### Tasks
a - Answer these questions about the solar-collector simulation passage:
(i) What mass flow rate is specified at the entrance of the computational domain?
(ii) What material is the absorber tube made of?
(iii) How many nodes make up the final adopted mesh configuration?
b - Resume the solar-collector simulation passage after its last sentence.

### Source passage

[start]

Firstly, to do the simulation, the parameter range for this study includes conditions imposed at the inlet, outlet, solid domain, and fluid domain, along with the interface between the fluid and solid regions. At the entrance of the computational domain, a mass flow rate of 0.1 kg/s, a solar flux of 0.8 kW/m² imposed by the cylindrical-parabolic collector opening on the receiver, a turbulence intensity of 5%, a turbulent viscosity ratio of 10%, and a water temperature equal to the ambient temperature of 25°C are specified. The temperature of the heat transfer fluid at the solar field outlet varies between 123°C and 146°C. At the outlet, ANSYS-CFX calculates the static pressure and imposes a zero-pressure gradient. The solid domain comprises a tube with a diameter of 40 mm and a thickness of 2 mm. The internal surface temperature of the pool is set to ambient temperature, with the heating surface of the absorber tube delivering a solar flux of 0.8 kW/m². The absorber tube is made of copper, while the pool is constructed with bricks featuring an inner steel layer. In the fluid domain, the heat transfer fluids considered include Thermia B, Heat Transfer Oil 32, Biphasic Oil (Syltherm 800), and Therminol VP1, while water is used as the pool fluid. At the interface between the fluid and solid regions, heat is transferred through conduction, where the heated fluid in the coil transmits thermal energy to the water in the pool. The efficiency of this heat exchange depends on the material conductivities and the flow conditions of the fluid.

By leveraging Computational Fluid Dynamics (CFD) tools, which are increasingly integral to the design and optimization of industrial applications due to their high accuracy and robustness, the study employs a second-order discretization method, commonly adopted in both commercial and open-source CFD software, as the dominant approach. Several mesh configurations, including mini elements and Taylor-Hood elements, were evaluated to balance computational efficiency and accuracy. In our case, the final adopted mesh configuration consists of 3,578,908 nodes (Figure 3), selected after comparing alternative configurations of 882,000 nodes, 1,172,000 nodes, and 2,488,604 nodes. The results of the value of temperature stable after this configuration even if increased to 3 868 964 nodes (Figure 4). This configuration optimizes the trade-off between accuracy and computational cost.

[end]

### Entries shown
[start]

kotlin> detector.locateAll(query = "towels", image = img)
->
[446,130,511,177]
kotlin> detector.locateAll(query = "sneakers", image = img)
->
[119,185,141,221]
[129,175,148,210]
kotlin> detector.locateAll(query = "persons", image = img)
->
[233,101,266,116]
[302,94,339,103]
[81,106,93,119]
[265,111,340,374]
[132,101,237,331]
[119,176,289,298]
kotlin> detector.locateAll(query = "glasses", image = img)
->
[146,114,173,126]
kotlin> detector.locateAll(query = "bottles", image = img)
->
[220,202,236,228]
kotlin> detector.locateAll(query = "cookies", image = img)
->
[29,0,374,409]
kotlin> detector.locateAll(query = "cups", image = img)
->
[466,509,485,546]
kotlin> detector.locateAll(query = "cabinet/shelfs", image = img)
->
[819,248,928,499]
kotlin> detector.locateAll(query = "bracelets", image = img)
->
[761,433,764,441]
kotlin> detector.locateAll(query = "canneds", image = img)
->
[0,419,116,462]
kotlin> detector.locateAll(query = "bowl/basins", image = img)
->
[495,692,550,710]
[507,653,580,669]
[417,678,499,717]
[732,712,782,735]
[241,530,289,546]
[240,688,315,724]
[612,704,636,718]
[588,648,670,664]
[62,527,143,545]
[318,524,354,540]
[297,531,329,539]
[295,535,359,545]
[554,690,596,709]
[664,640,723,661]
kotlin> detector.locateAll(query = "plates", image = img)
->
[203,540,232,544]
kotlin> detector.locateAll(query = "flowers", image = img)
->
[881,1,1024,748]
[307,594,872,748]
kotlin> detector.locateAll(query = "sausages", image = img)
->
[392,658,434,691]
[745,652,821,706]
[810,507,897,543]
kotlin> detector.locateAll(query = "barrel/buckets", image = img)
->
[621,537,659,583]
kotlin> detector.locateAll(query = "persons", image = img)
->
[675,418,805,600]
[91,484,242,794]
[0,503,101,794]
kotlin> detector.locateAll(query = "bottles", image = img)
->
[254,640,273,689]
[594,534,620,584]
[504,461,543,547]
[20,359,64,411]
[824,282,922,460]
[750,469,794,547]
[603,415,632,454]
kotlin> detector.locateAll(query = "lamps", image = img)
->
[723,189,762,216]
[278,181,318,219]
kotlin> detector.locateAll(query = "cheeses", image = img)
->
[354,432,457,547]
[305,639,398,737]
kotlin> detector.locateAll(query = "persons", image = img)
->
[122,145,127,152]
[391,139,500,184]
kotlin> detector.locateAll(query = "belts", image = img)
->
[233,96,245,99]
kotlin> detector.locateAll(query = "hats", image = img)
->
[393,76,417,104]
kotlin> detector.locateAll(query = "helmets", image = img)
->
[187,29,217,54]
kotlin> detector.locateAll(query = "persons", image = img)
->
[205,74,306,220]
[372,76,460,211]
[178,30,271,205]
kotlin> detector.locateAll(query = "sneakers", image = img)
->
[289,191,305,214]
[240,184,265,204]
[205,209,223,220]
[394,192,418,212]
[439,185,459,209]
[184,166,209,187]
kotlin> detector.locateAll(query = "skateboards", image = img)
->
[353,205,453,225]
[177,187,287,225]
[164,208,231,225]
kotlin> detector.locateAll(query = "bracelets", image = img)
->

[end]

### Expected answers
a -
(i) 0.1 kg/s
(ii) Copper
(iii) 3,578,908 nodes

b -
The problem is solved using CFD based on a mathematical model that integrates the conservation of mass, momentum, and energy, expressed in time-averaged tensor notation. Which is presented below:

• Continuity equation [21]:

$${\displaystyle \frac{\partial \overline{u_i}}{\partial x_i}}=0$$

(1)

• Momentum equation [21]:

$$\rho \overline{u_j}{\displaystyle \frac{\partial \overline{u_i}}{\partial x_i}}={\displaystyle \frac{\partial \overline{p}}{\partial x_i}}+{\displaystyle \frac{\partial }{\partial x_j}}\left[\mu {\displaystyle \frac{\partial \overline{u_i}}{\partial x_j}}-\rho \overline{\acute{u_i}\overline{\acute{u_j}}}\right]+\rho g_i$$

(2)

• Energy equation [24]:

$$\rho \overline{u_j}{\displaystyle \frac{\partial \overline{T}}{\partial x_j}}={\displaystyle \frac{1}{c_p}}{\displaystyle \frac{\partial }{\partial x_j}}\left[k{\displaystyle \frac{\partial \overline{T}}{\partial x_j}}-\rho c_p\overline{\acute{T}}\overline{\acute{u_j}}\right]$$

(3)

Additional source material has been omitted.